■ Task statement: Look for "addEventListener" in the records and copy every line that has it.
Segment Start: Data extract
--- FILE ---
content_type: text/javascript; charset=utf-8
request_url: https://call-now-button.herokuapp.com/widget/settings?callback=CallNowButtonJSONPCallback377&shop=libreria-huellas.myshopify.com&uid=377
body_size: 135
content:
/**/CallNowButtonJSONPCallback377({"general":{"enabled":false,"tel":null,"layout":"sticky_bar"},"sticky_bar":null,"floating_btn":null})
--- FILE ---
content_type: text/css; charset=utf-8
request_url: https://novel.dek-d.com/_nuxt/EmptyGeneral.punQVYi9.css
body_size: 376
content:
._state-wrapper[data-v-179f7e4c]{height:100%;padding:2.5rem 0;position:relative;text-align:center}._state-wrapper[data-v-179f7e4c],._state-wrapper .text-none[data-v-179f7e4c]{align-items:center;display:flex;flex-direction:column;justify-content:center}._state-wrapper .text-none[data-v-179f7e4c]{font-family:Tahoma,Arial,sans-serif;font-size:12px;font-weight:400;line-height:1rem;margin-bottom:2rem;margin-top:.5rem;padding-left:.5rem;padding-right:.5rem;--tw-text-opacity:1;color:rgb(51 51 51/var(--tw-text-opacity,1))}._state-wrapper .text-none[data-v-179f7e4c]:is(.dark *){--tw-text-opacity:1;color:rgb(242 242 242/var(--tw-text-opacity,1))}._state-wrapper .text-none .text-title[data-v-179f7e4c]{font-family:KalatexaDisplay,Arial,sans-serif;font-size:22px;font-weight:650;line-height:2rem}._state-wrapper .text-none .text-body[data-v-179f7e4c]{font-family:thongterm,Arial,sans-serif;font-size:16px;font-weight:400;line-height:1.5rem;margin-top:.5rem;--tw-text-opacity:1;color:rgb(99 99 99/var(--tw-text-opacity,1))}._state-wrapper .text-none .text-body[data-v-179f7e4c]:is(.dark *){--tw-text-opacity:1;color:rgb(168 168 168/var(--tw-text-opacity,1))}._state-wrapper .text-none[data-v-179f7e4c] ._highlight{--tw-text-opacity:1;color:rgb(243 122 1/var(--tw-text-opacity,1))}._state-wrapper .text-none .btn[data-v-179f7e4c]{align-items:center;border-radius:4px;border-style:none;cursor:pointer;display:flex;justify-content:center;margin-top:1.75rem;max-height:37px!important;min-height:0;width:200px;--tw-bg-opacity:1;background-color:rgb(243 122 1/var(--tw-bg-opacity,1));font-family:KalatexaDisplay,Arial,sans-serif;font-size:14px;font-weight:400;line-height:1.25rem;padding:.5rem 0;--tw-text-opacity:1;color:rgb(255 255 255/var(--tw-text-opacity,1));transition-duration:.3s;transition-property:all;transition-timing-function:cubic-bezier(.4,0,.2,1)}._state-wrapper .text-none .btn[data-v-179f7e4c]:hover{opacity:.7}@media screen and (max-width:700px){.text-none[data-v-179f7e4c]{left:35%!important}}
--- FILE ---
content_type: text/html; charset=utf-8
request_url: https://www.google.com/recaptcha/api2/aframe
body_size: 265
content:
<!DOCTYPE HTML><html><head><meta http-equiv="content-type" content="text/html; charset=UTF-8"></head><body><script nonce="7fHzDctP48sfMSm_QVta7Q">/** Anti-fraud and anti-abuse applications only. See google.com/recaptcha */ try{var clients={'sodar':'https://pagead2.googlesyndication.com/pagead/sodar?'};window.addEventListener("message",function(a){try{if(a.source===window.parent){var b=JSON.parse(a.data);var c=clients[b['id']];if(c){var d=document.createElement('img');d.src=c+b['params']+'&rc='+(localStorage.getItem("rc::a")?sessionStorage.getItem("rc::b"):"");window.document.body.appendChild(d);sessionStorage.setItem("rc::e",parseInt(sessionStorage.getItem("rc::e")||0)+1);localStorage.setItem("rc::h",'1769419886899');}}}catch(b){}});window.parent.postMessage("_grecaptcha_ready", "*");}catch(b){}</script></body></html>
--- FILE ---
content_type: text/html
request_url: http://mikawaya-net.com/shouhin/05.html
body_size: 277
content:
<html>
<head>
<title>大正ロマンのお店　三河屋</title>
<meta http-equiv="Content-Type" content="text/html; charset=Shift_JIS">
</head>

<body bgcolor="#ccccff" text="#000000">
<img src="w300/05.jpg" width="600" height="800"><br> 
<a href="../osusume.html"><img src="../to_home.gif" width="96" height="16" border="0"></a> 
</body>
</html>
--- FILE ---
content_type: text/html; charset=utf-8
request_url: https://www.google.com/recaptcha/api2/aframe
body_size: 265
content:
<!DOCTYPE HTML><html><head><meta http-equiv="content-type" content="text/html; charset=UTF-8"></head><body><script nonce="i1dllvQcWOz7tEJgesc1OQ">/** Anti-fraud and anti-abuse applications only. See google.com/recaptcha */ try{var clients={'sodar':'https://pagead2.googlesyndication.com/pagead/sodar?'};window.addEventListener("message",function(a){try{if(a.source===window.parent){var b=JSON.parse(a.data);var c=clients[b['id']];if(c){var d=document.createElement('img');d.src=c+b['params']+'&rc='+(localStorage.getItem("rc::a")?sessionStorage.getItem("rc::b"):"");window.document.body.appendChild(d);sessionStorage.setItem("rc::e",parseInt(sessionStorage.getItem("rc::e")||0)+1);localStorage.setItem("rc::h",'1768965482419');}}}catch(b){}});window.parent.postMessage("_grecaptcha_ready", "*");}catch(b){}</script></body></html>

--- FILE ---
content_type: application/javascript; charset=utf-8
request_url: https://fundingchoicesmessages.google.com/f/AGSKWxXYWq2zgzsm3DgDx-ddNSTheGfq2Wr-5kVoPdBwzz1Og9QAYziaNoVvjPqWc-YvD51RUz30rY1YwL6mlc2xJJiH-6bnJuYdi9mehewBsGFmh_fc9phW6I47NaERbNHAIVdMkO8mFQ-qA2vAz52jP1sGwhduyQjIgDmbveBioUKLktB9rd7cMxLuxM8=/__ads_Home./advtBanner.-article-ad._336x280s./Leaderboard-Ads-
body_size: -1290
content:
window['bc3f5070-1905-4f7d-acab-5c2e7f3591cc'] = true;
Segment End: Data extract
■ Result of this exercise:
<!DOCTYPE HTML><html><head><meta http-equiv="content-type" content="text/html; charset=UTF-8"></head><body><script nonce="7fHzDctP48sfMSm_QVta7Q">/** Anti-fraud and anti-abuse applications only. See google.com/recaptcha */ try{var clients={'sodar':'https://pagead2.googlesyndication.com/pagead/sodar?'};window.addEventListener("message",function(a){try{if(a.source===window.parent){var b=JSON.parse(a.data);var c=clients[b['id']];if(c){var d=document.createElement('img');d.src=c+b['params']+'&rc='+(localStorage.getItem("rc::a")?sessionStorage.getItem("rc::b"):"");window.document.body.appendChild(d);sessionStorage.setItem("rc::e",parseInt(sessionStorage.getItem("rc::e")||0)+1);localStorage.setItem("rc::h",'1769419886899');}}}catch(b){}});window.parent.postMessage("_grecaptcha_ready", "*");}catch(b){}</script></body></html>
<!DOCTYPE HTML><html><head><meta http-equiv="content-type" content="text/html; charset=UTF-8"></head><body><script nonce="i1dllvQcWOz7tEJgesc1OQ">/** Anti-fraud and anti-abuse applications only. See google.com/recaptcha */ try{var clients={'sodar':'https://pagead2.googlesyndication.com/pagead/sodar?'};window.addEventListener("message",function(a){try{if(a.source===window.parent){var b=JSON.parse(a.data);var c=clients[b['id']];if(c){var d=document.createElement('img');d.src=c+b['params']+'&rc='+(localStorage.getItem("rc::a")?sessionStorage.getItem("rc::b"):"");window.document.body.appendChild(d);sessionStorage.setItem("rc::e",parseInt(sessionStorage.getItem("rc::e")||0)+1);localStorage.setItem("rc::h",'1768965482419');}}}catch(b){}});window.parent.postMessage("_grecaptcha_ready", "*");}catch(b){}</script></body></html>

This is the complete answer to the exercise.